I never saw it coming. None of us did. You were never supposed to die.
Like, ever. I remember being a child and my Grandfather putting on that
song, 'An Apple For The Teacher' on your old record player and telling
me that you and him had written and recorded it, whilst he mimed along
with the salt pot, making me believe this crazy tale. Thinking that you
were responsible for the 'do wops' and him the tale of an infatuated
teacher. I remember the egg box monster/caterpillar hybrid that lived
under the fridge. I remember the brilliant chips that you cooked me,
starting off my love affair with fatty food. I remember the backs of
corn-flakes packets that you saved for me so that I could make castles
and the like out of them. I guess I'm just a twenty-year-old boy
looking back on a pretty magical childhood and a particularly close
bond with my grandmother, but it feels so fresh and so pure. A memory
which is mine and mine only. No-one can get at the part of my brain
where I keep that memory. It's mine forever.
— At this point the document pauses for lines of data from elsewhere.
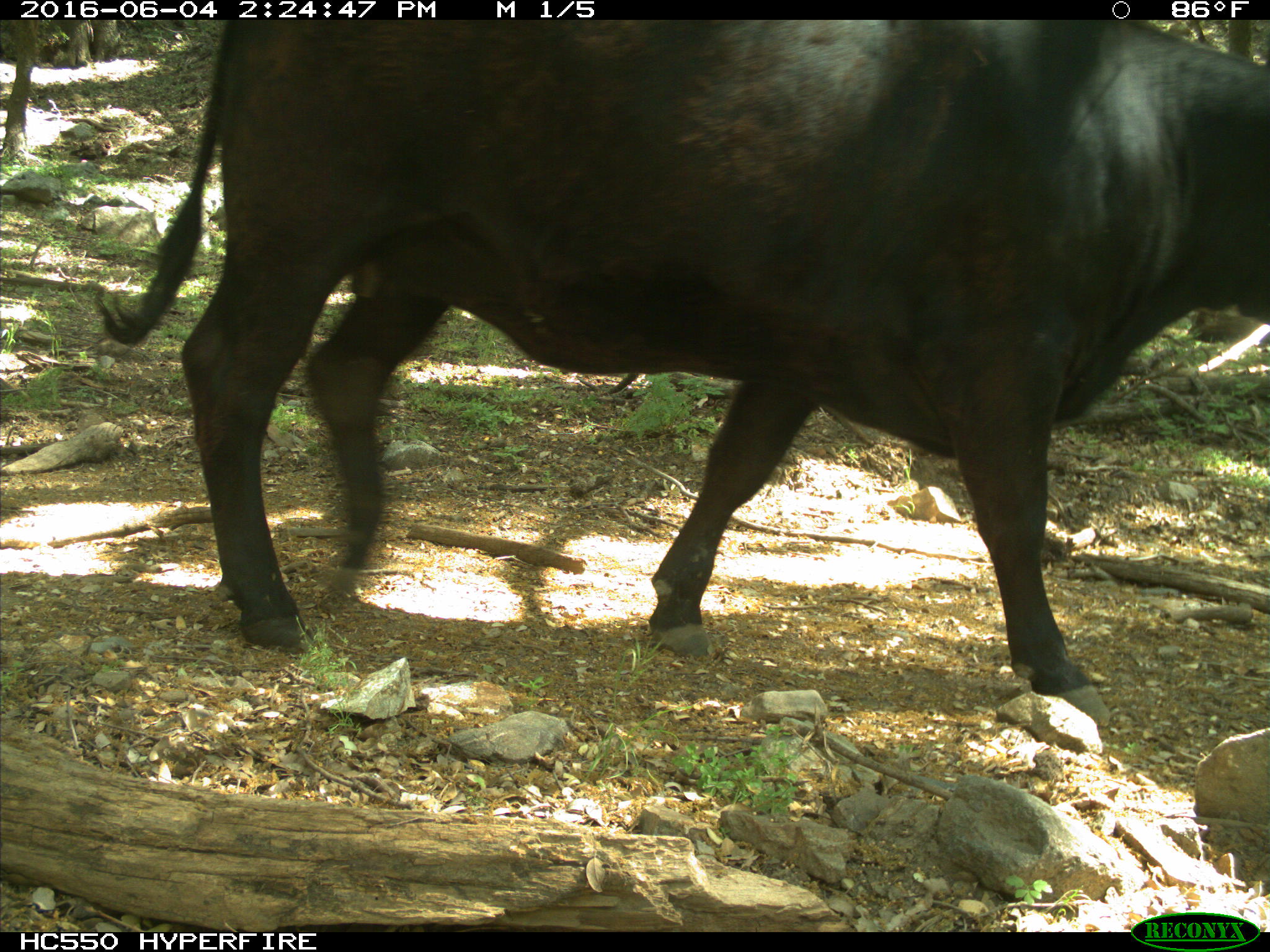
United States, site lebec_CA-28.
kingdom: Animalia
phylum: Chordata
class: Mammalia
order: Artiodactyla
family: Bovidae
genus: Bos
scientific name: Bos taurus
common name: domestic cow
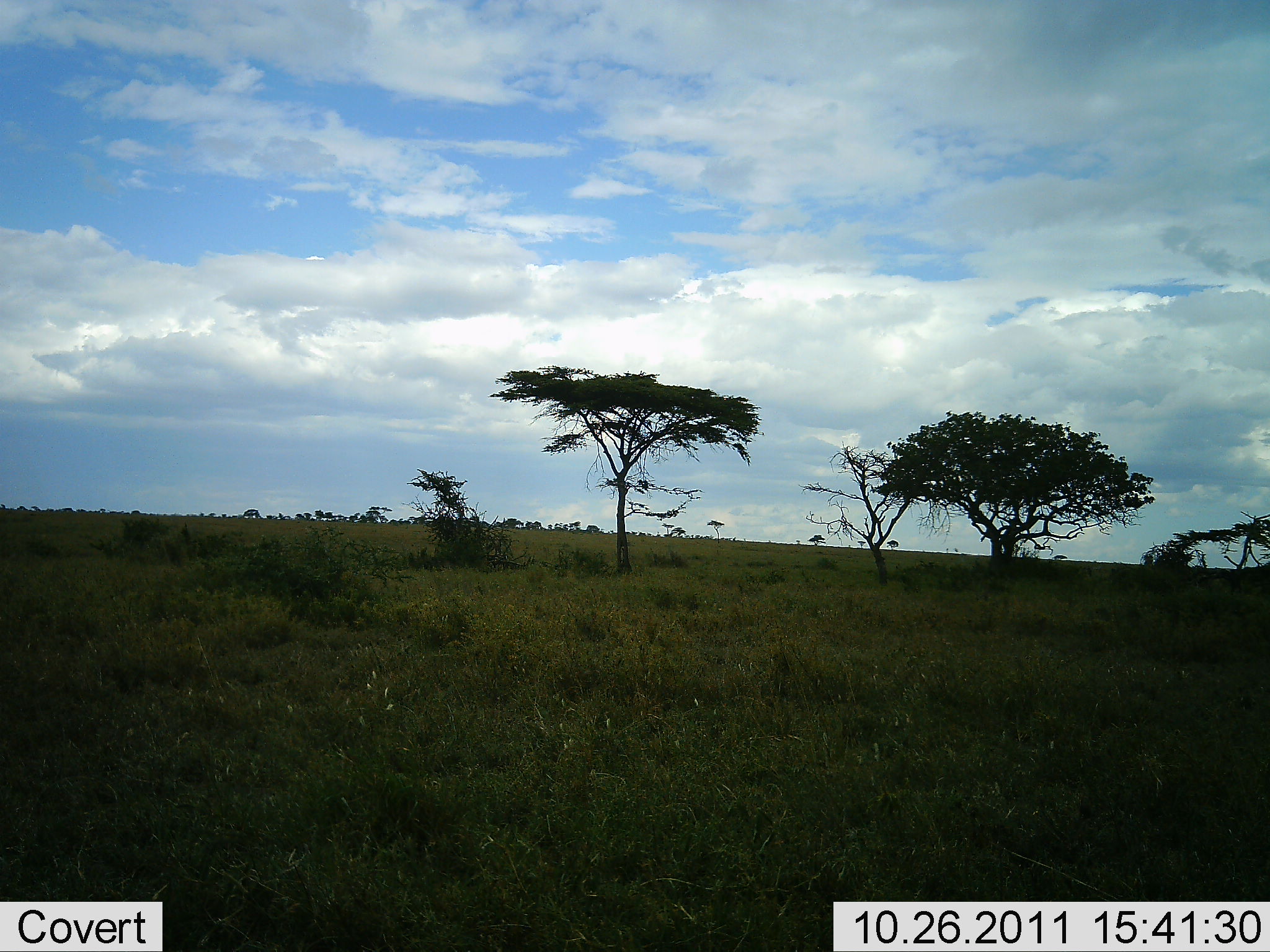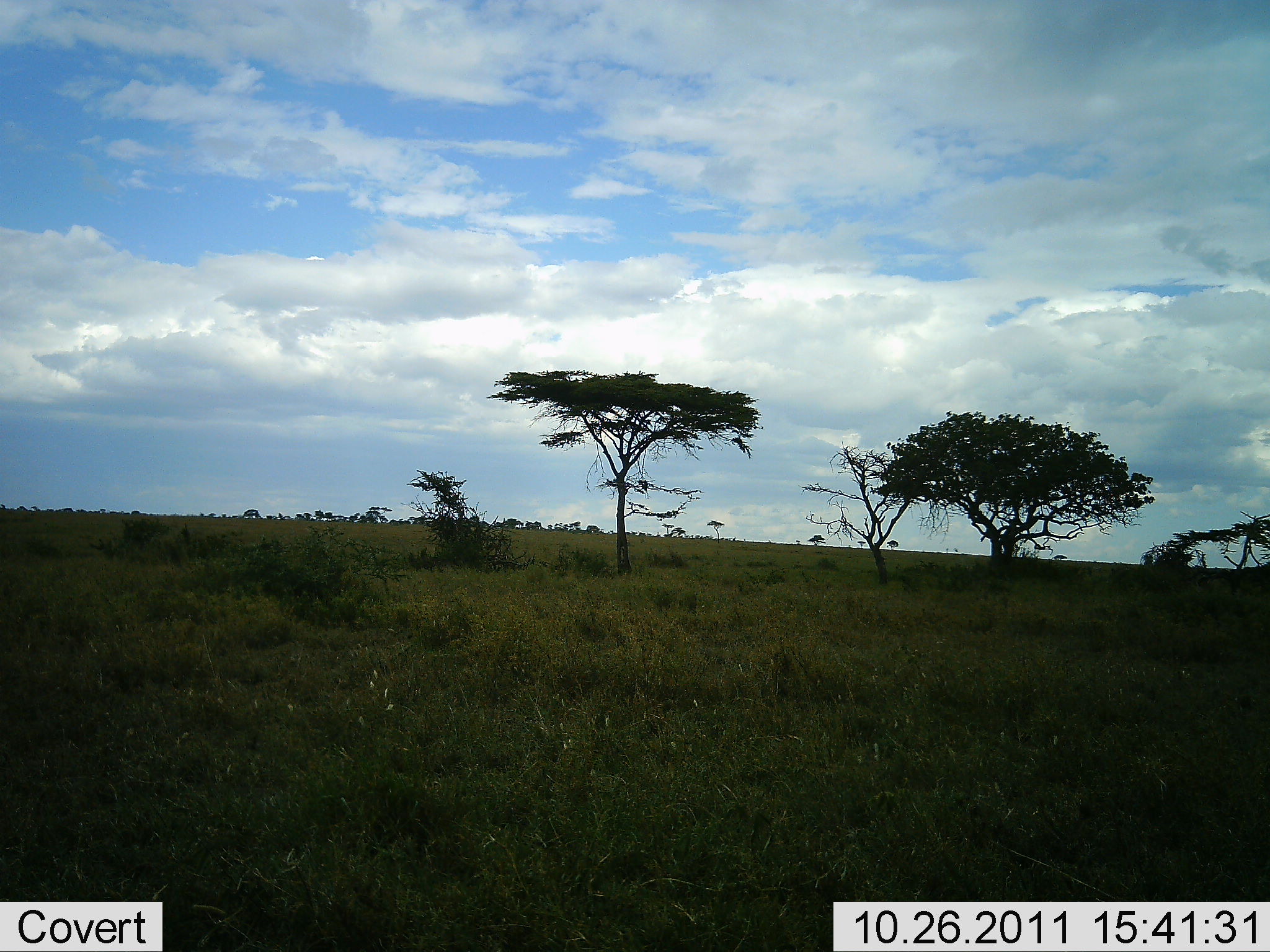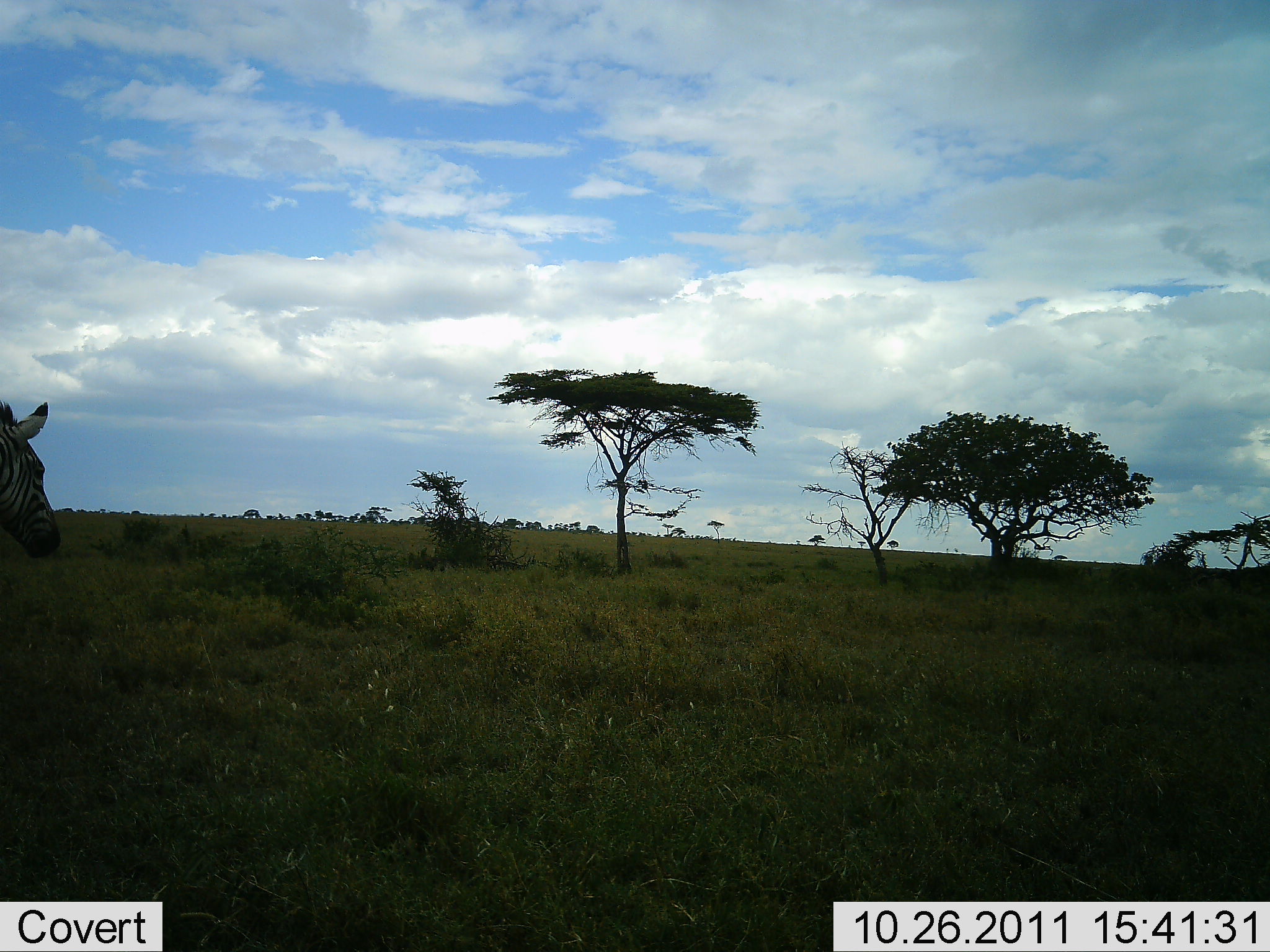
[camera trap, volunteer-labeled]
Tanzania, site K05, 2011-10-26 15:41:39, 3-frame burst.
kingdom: Animalia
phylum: Chordata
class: Mammalia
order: Perissodactyla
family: Equidae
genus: Equus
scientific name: Equus quagga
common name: plains zebra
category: zebra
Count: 1.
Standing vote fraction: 0%.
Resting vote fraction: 0%.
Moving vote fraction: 100%.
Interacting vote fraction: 0%.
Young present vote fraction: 0%.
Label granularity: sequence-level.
I sometimes wonder about what happens when a person goes senile. What
happens to the memories that they can't obtain anymore? Where do they
go and how come the doors that lead to those memories are suddenly
blocked off? Its like, and you knew that I didn't believe in heaven or
any of that crap, what happens when you die? Where do you go? Not your
wrinkled old body and your wire wool hair, but YOU. The entity that I
loved so dearly. You can't just disappear into nothing. It defies
logic. I'd like to see you one more time, even if it's only in my
dreams. I'd like to just see you smile when I've done something good,
just one more time.
I couldn't understand who I was the morning after you were gone. I
couldn't understand why I couldn't allow the boy in me out of the
cumbersome teenager that stopped me from embracing the pain and hurt
that I really was feeling. I don't understand why, in the darkest
regions of my heart, I still feel the need to run away from my life and
find the quietest place I can find and just wail, whenever I think of
you. I wanted to write this for you Grandma, just because sometimes I
worry that I don't think of you enough. I wanted you to know why I try
not to think of you. But that I love you, and I miss you.